> [TASK DETAILS]: Line by line, restate the material word for word, omitting any image.

> [STORED DATA]:
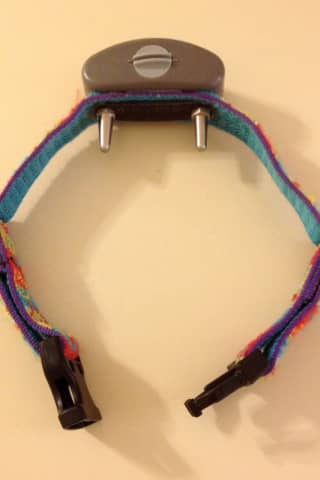No More Shock Collars - National Pet Supply Chain Bans Sale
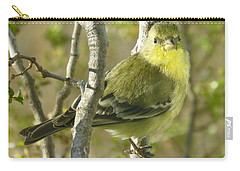 Lesser Goldfinch 1 Carry-all Pouch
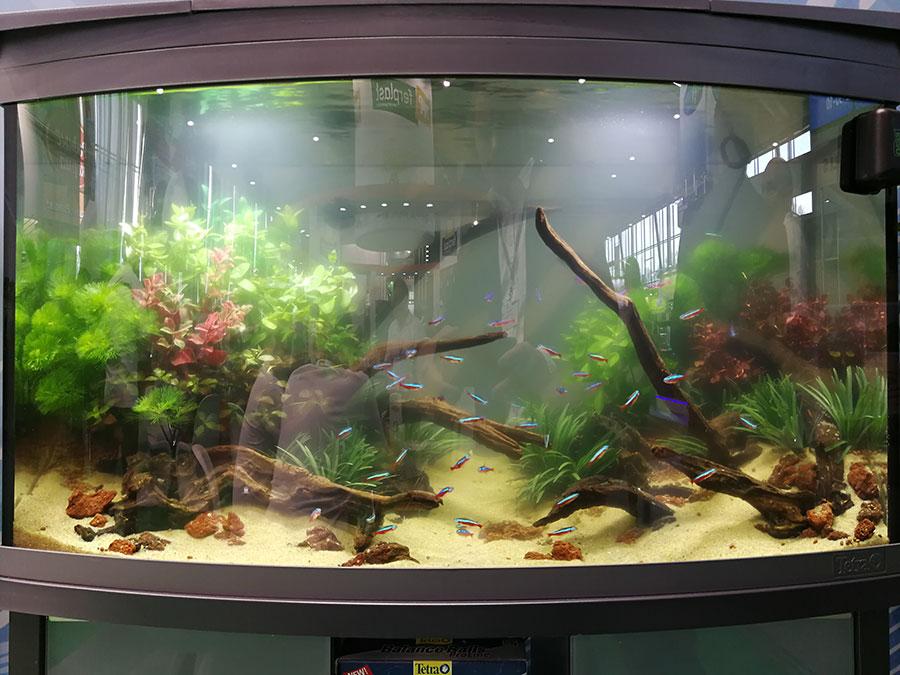 аквариум,рыба,рыбки,кораллы,зелень,вода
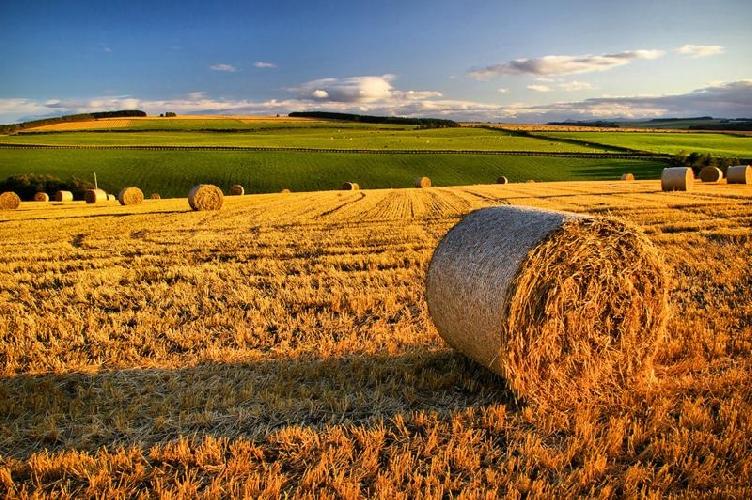 http://www.ragusanews.com//immagini_articoli/20-10-2017/gentile-guardiamo-smartagrifood-sviluppo-dellagricoltura-500.jpg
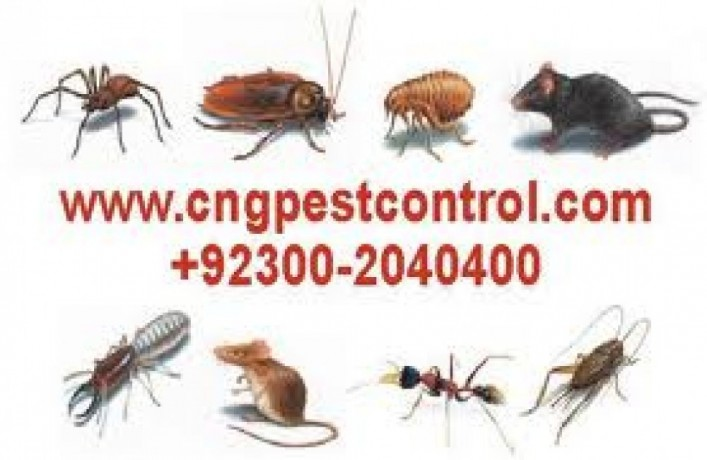 wildlife-control-services-emergency-service-big-1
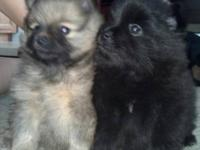 We have adorable AKC show and pet quality puppies 2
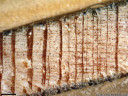 lärche (larix decidua) - holz-bohrkern zeigt einen bereich mit dürreperioden (um 1945; dünne jahrringe, die teilweise nur aus wenigen zellreihen bestehen) || foto details: 2008-11-17 12:25:22, innsbruck, austria, PENTAX Optio W60.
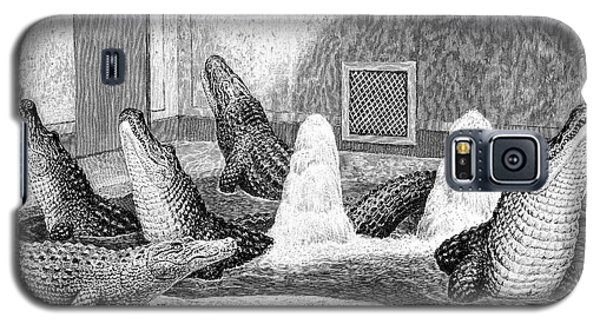 Alligators In Captivity Galaxy S5 Case by Science Photo Library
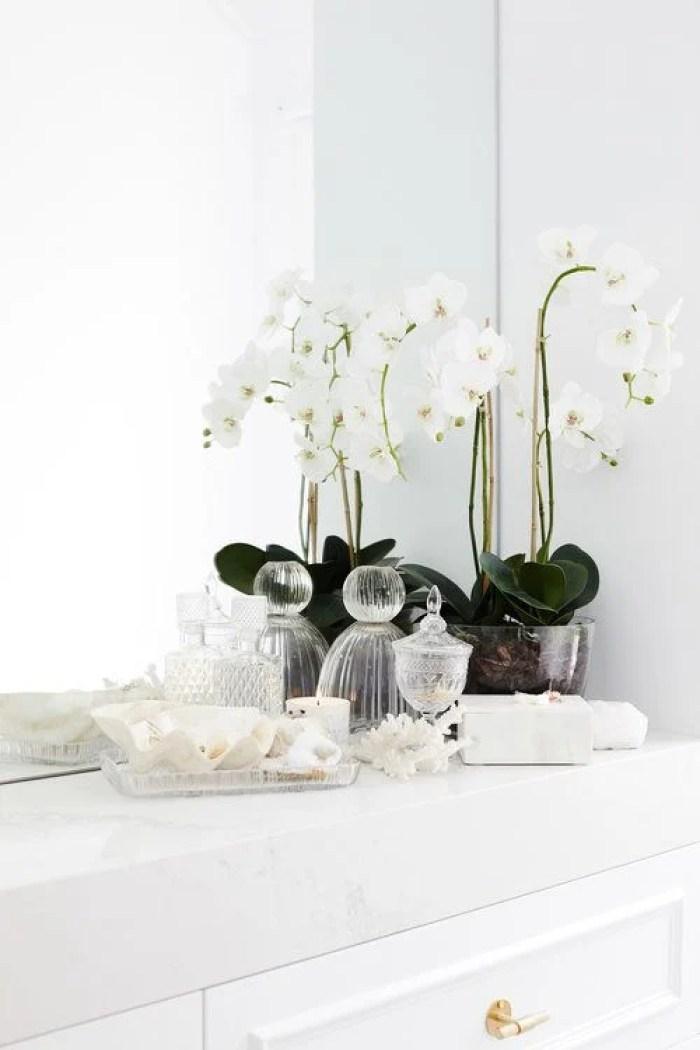 Orquídea branca.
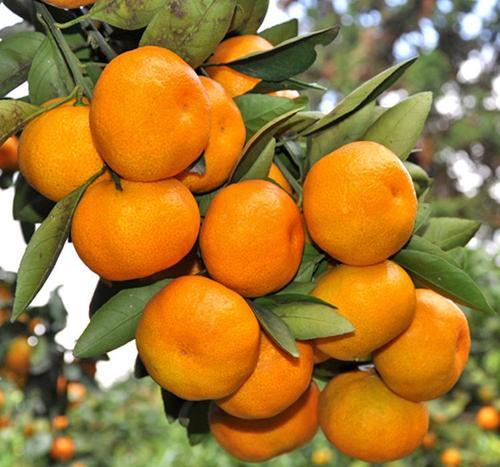 特色恩施水果怎么樣 野生恩施水果價格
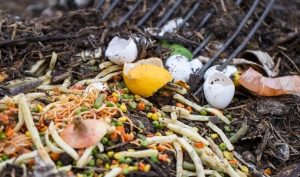 Food waste has become a national concern.
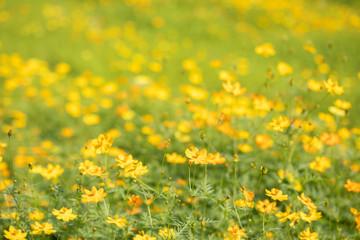 Beautiful garden yellow Cosmos bipinnatus flower (garden cosmos).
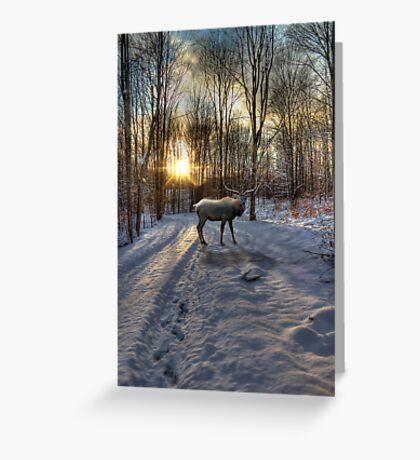 Winter Elk Greeting Card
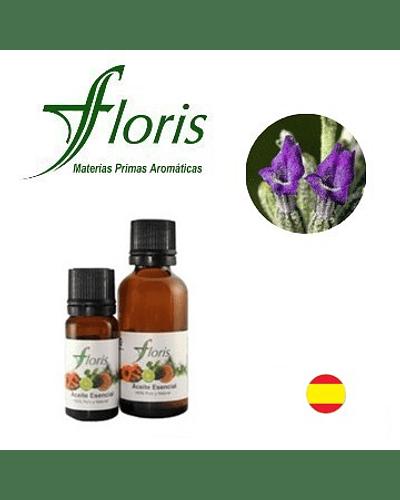LAVANDA ESPLIEGO MACHO - Lavandula latifolia spica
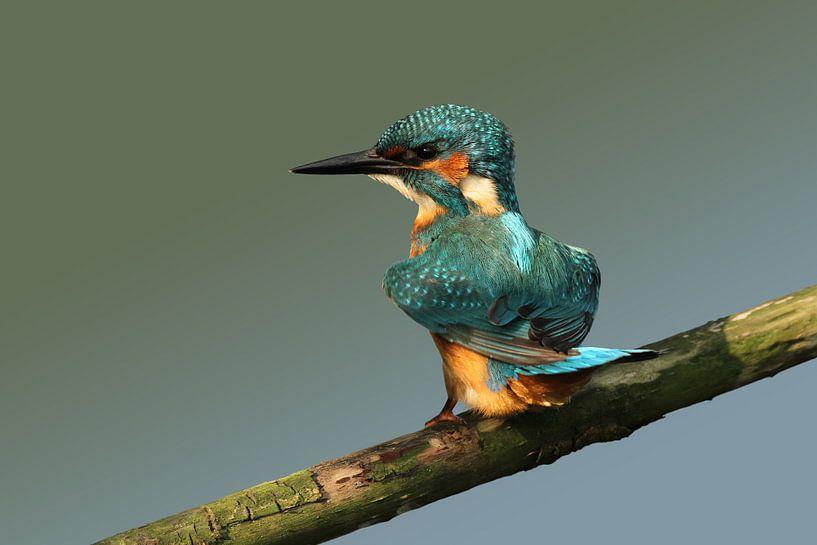 IJsvogel op een stok. van Paul Wendels
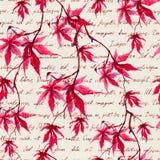 Röda lönnlöv med skriftlig text för hand seamless modell vattenfärg royaltyfri foto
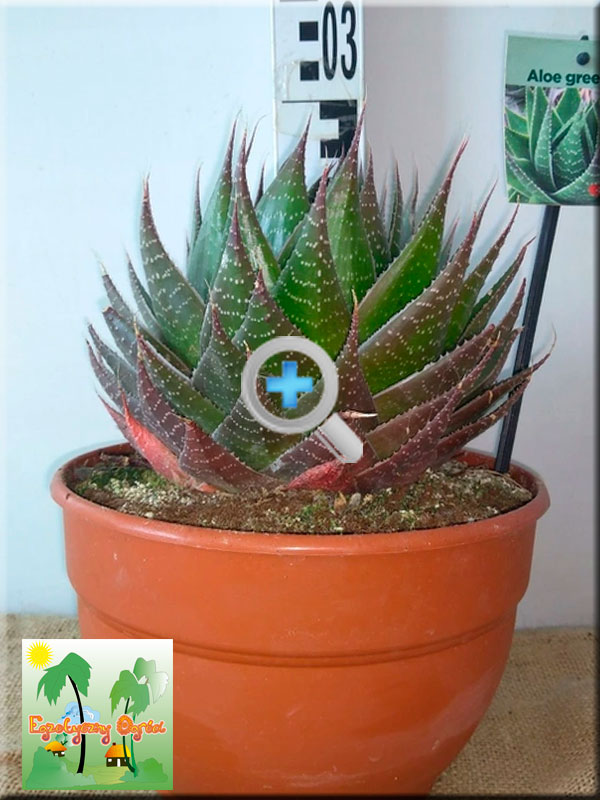 ALOE</BR>GREEN STAR
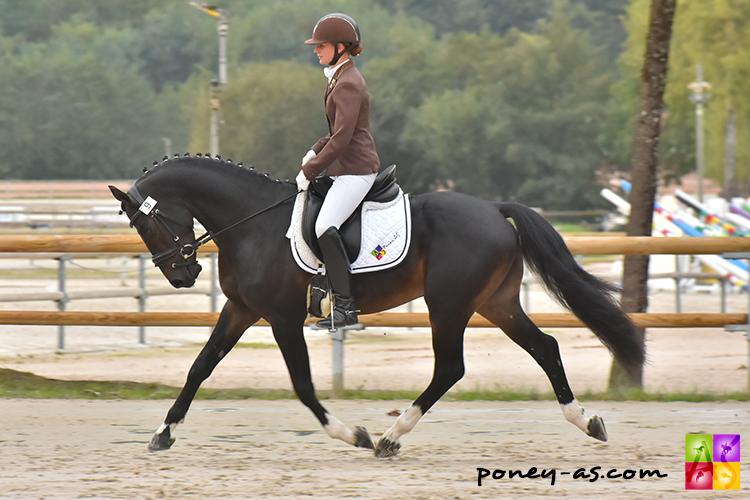 Orchard NL *Poney As - ph. Anaïs Barbier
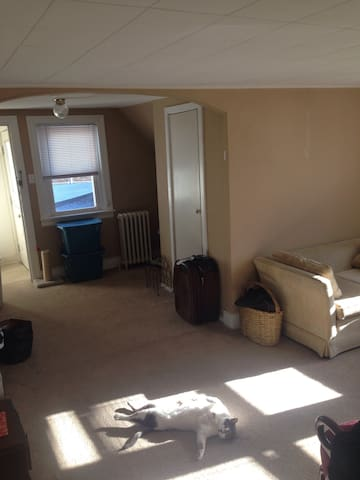 Cute adorable apartment -pope week - Upper Gwynedd - Apartment
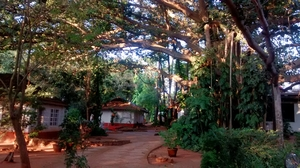 And Auroville happened!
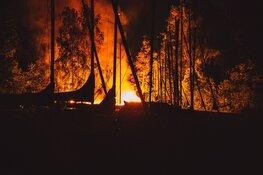 Fikse brand op eiland bij de Loosdrechtse plassen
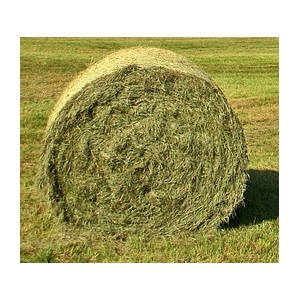 Professional Grass Hay Bale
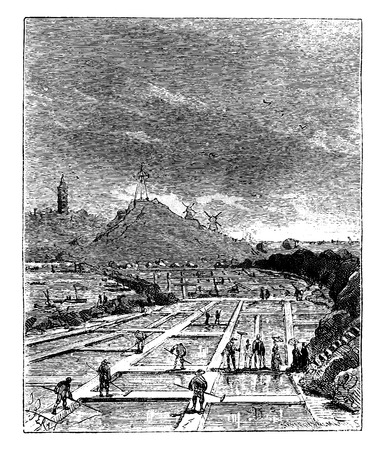 The Tour de France a small Parisian, Salt marshes, vintage engraved illustration. Journal des Voyage, Travel Journal, (1880-81). Ilustrace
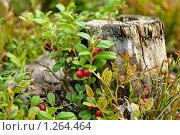 Купить «Ягоды брусники на пеньке», фото № 1264464, снято 4 сентября 2009 г. (c) Кекяляйнен Андрей / Фотобанк Лори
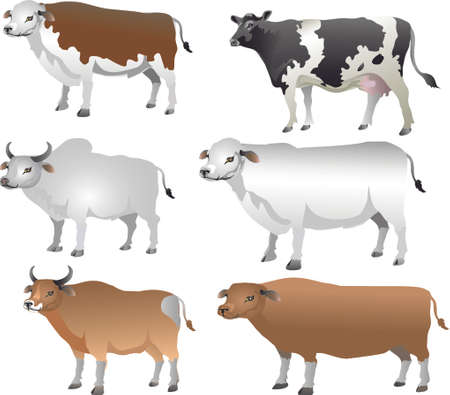 Cattle , Cow, Bull, Lifestock  Animal - Vector Illustration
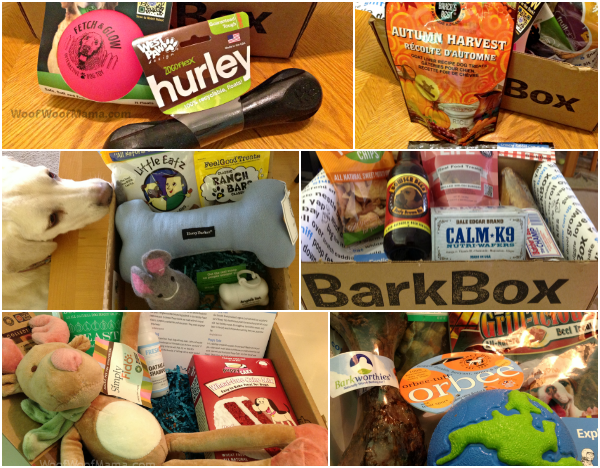 barkbox past mystery boxes for dogs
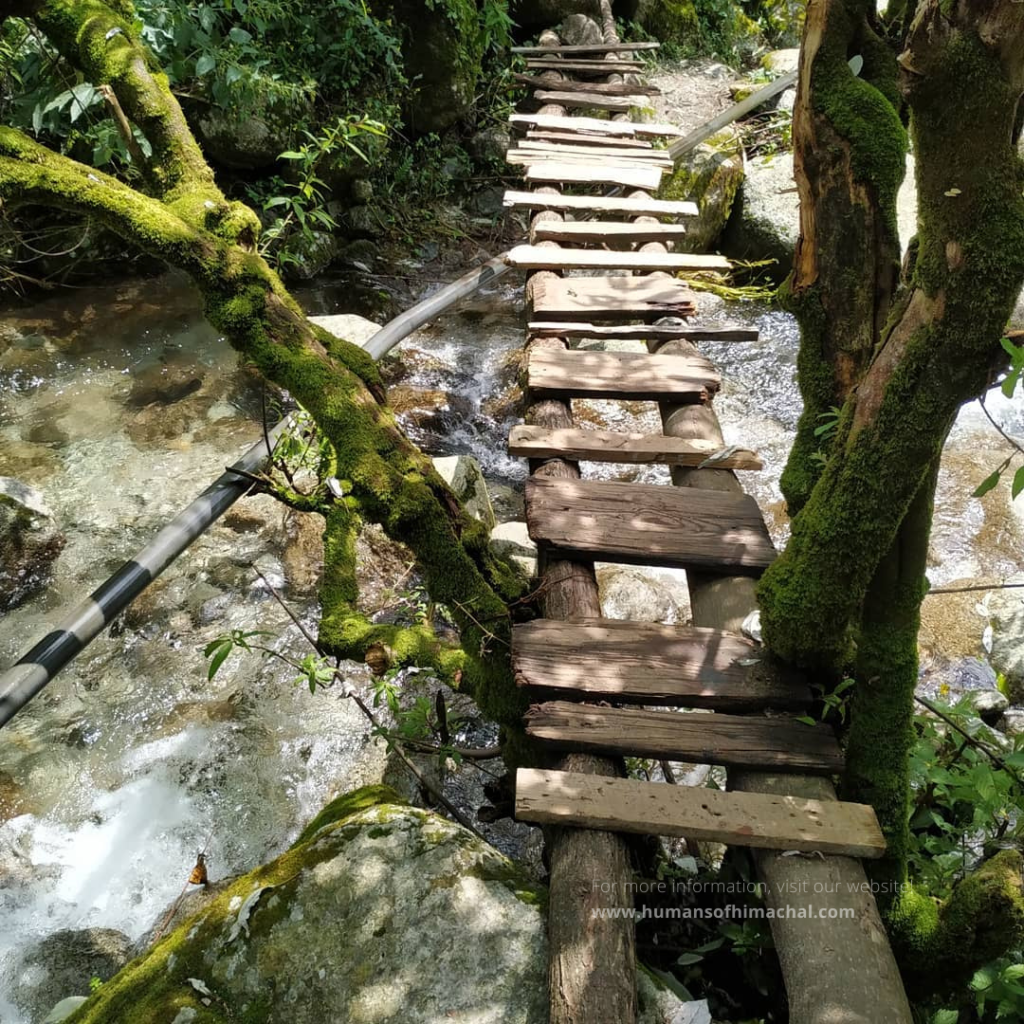 Wooden Bridge - Humans of Himachal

> [ANSWER SECTION]:
No More Shock Collars - National Pet Supply Chain Bans Sale
 Lesser Goldfinch 1 Carry-all Pouch
 аквариум,рыба,рыбки,кораллы,зелень,вода
 http://www.ragusanews.com//immagini_articoli/20-10-2017/gentile-guardiamo-smartagrifood-sviluppo-dellagricoltura-500.jpg
 wildlife-control-services-emergency-service-big-1
 We have adorable AKC show and pet quality puppies 2
 lärche (larix decidua) - holz-bohrkern zeigt einen bereich mit dürreperioden (um 1945; dünne jahrringe, die teilweise nur aus wenigen zellreihen bestehen) || foto details: 2008-11-17 12:25:22, innsbruck, austria, PENTAX Optio W60.
 Alligators In Captivity Galaxy S5 Case by Science Photo Library
 Orquídea branca.
 特色恩施水果怎么樣 野生恩施水果價格
 Food waste has become a national concern.
 Beautiful garden yellow Cosmos bipinnatus flower (garden cosmos).
 Winter Elk Greeting Card
LAVANDA ESPLIEGO MACHO - Lavandula latifolia spica
 IJsvogel op een stok. van Paul Wendels
 Röda lönnlöv med skriftlig text för hand seamless modell vattenfärg royaltyfri foto
 ALOE</BR>GREEN STAR
 Orchard NL *Poney As - ph. Anaïs Barbier
 Cute adorable apartment -pope week - Upper Gwynedd - Apartment
 And Auroville happened!
 Fikse brand op eiland bij de Loosdrechtse plassen
 Professional Grass Hay Bale
 The Tour de France a small Parisian, Salt marshes, vintage engraved illustration. Journal des Voyage, Travel Journal, (1880-81). Ilustrace
 Купить «Ягоды брусники на пеньке», фото № 1264464, снято 4 сентября 2009 г. (c) Кекяляйнен Андрей / Фотобанк Лори
 Cattle , Cow, Bull, Lifestock  Animal - Vector Illustration
 barkbox past mystery boxes for dogs
 Wooden Bridge - Humans of Himachal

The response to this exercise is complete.